In this episode, we will start using the `nova-galaxy` library to interact with the NDIP platform and run a neutron analysis tool. First, ensure you have set your `GALAXY_URL` and `GALAXY_API_KEY` as environment variables, as explained in the Summary and Setup Episode.  We also need to add `nova-galaxy` as a project dependency.

:::::::::::::::::::::::::::::::::::::::  callout

From the command line, type `poetry add nova-galaxy@^0.7.0`. This command will add the nova-galaxy library to the pyproject.toml file as a project dependency. Then run `poetry install` to update your project dependencies.

::::::::::::::::::::::::::::::::::::::::::::::::::

:::::::::::::::::::::::::::::::::::::::  callout

The `nova-galaxy` library allows us to create powerful python scripts which can leverage NDIP to run tools and workflows, upload data, download results, and more. Although future episodes of this tutorial largely focus on the creation of GUI applications, a GUI is not required to create powerful applications backed by NDIP. 

::::::::::::::::::::::::::::::::::::::::::::::::::

## Interacting with NDIP via `nova-galaxy`

The `nova-galaxy` library is your gateway to interacting with NDIP programmatically from Python. It provides a set of classes and functions that simplify common NDIP operations, such as connecting to the platform, running tools, and managing data.

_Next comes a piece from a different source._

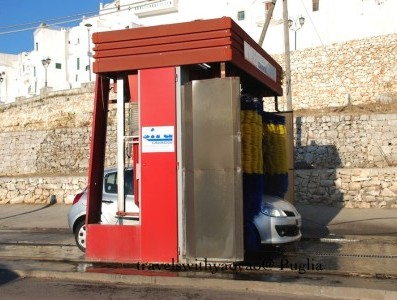 Italy: World's Smallest Carwash, Ostuni Italy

We will be using the following key classes from `nova-galaxy` in this episode:

*   **`Connection`**:  The main entry point for interacting with NDIP. You instantiate the `Connection` class with your NDIP URL and API key to establish a connection.

*   **`Tool`**: Represents a tool available on the NDIP platform. You can define a `Tool` object by its ID (which corresponds to a tool XML definition in NDIP).

*   **`Parameters`**:  Used to define the input parameters for a tool. You add parameters to a `Parameters` object, specifying the parameter names and values.

*   **`Datastore`**: Configures Galaxy to group outputs of a tool to group outputs of a tool together. Should not directly instantiated. Instead use Connection.create_data_store() after starting a connection.

*   **`Output`**: Contains the output datasets and collections for a tool.

*   **`Dataset`**: A singular file which can be uploaded to Galaxy to be used in tools or downloaded from Galaxy to local storage.

*   **`DatasetCollection`**: A group of files which can be uploaded to Galaxy to be used in tools or downloaded from Galaxy to local storage.

The basic workflow for running a tool with `nova-galaxy` involves these steps:

1.  **Connect to NDIP**: Create a `Connection` instance with your credentials.

2.  **Define the Tool**: Create a `Tool` instance, specifying the ID of the NDIP tool you want to run.

3.  **Set Parameters**: Create a `Parameters` instance and add the necessary input parameters and their values for the tool.

4.  **Run the Tool**: Use the `tool.run()` method to submit the job to NDIP. This typically involves creating a datastore to hold the job\'s input and output data.

## Understanding an NDIP tool

NDIP tools consist of two parts. The first component is the core logic of the tool which will be containerized and run by NDIP. This is the component that we will be focusing on throughout the tutorial and containerization will be discussed in Episode 8. The second component is the tool\'s XML file which is added to the [Galaxy Tool Repository](https://code.ornl.gov/ndip/galaxy-tools). The XML file is responsible for describing the tool\'s inputs, outputs, location, how it is executed, and other details to NDIP.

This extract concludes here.